*** Available records ***

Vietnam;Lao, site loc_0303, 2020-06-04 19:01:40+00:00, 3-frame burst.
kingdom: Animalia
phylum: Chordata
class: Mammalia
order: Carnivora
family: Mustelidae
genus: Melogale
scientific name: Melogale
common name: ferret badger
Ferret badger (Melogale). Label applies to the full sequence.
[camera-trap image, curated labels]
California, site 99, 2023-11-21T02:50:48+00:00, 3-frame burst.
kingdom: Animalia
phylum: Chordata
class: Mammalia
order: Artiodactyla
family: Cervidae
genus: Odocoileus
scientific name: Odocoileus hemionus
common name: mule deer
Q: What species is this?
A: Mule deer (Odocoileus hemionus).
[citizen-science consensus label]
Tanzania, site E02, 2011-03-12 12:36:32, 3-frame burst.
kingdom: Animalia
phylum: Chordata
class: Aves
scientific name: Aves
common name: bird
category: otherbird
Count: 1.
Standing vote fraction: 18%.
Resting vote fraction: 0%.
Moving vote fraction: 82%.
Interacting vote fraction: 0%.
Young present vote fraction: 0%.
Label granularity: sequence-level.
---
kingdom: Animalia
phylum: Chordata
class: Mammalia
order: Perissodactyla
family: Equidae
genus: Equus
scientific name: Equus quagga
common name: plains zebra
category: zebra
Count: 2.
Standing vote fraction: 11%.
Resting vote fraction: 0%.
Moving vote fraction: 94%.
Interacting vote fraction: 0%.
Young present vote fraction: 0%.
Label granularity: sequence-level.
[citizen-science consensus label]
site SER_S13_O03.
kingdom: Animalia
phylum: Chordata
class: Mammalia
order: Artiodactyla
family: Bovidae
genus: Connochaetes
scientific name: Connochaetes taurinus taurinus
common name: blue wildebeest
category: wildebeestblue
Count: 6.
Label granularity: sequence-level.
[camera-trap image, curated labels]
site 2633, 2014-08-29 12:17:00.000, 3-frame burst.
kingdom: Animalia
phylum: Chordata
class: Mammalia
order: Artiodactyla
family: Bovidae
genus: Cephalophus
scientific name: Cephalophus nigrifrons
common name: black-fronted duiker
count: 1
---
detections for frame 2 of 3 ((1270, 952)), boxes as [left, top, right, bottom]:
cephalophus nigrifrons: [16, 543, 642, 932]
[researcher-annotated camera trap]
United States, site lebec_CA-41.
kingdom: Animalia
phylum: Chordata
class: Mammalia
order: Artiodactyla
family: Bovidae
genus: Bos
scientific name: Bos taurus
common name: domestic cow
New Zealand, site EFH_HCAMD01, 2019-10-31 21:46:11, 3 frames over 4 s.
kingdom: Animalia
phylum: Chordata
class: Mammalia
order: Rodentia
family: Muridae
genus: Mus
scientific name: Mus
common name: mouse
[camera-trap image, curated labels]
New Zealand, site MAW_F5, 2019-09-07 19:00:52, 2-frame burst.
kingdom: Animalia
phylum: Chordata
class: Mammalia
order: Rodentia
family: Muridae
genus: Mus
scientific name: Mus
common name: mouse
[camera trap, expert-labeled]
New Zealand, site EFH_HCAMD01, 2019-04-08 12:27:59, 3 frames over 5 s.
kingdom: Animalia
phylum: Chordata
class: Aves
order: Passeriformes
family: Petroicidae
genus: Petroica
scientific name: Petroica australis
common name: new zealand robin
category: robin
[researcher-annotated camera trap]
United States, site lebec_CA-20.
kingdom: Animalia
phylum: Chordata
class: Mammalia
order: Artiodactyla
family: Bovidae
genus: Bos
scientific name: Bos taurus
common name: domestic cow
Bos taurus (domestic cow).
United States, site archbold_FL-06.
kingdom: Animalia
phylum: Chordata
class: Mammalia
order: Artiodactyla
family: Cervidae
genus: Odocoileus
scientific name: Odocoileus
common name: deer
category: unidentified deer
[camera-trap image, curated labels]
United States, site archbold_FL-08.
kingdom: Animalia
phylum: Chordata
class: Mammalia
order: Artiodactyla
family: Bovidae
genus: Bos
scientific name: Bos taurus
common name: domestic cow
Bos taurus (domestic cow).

*** End of Available records ***

Problem statement – Exactly and only the lines from the line containing "genus: Cephalophus" through the final line of the records above must be returned.

Written reply –
genus: Cephalophus
scientific name: Cephalophus nigrifrons
common name: black-fronted duiker
count: 1
---
detections for frame 2 of 3 ((1270, 952)), boxes as [left, top, right, bottom]:
cephalophus nigrifrons: [16, 543, 642, 932]
[researcher-annotated camera trap]
United States, site lebec_CA-41.
kingdom: Animalia
phylum: Chordata
class: Mammalia
order: Artiodactyla
family: Bovidae
genus: Bos
scientific name: Bos taurus
common name: domestic cow
New Zealand, site EFH_HCAMD01, 2019-10-31 21:46:11, 3 frames over 4 s.
kingdom: Animalia
phylum: Chordata
class: Mammalia
order: Rodentia
family: Muridae
genus: Mus
scientific name: Mus
common name: mouse
[camera-trap image, curated labels]
New Zealand, site MAW_F5, 2019-09-07 19:00:52, 2-frame burst.
kingdom: Animalia
phylum: Chordata
class: Mammalia
order: Rodentia
family: Muridae
genus: Mus
scientific name: Mus
common name: mouse
[camera trap, expert-labeled]
New Zealand, site EFH_HCAMD01, 2019-04-08 12:27:59, 3 frames over 5 s.
kingdom: Animalia
phylum: Chordata
class: Aves
order: Passeriformes
family: Petroicidae
genus: Petroica
scientific name: Petroica australis
common name: new zealand robin
category: robin
[researcher-annotated camera trap]
United States, site lebec_CA-20.
kingdom: Animalia
phylum: Chordata
class: Mammalia
order: Artiodactyla
family: Bovidae
genus: Bos
scientific name: Bos taurus
common name: domestic cow
Bos taurus (domestic cow).
United States, site archbold_FL-06.
kingdom: Animalia
phylum: Chordata
class: Mammalia
order: Artiodactyla
family: Cervidae
genus: Odocoileus
scientific name: Odocoileus
common name: deer
category: unidentified deer
[camera-trap image, curated labels]
United States, site archbold_FL-08.
kingdom: Animalia
phylum: Chordata
class: Mammalia
order: Artiodactyla
family: Bovidae
genus: Bos
scientific name: Bos taurus
common name: domestic cow
Bos taurus (domestic cow).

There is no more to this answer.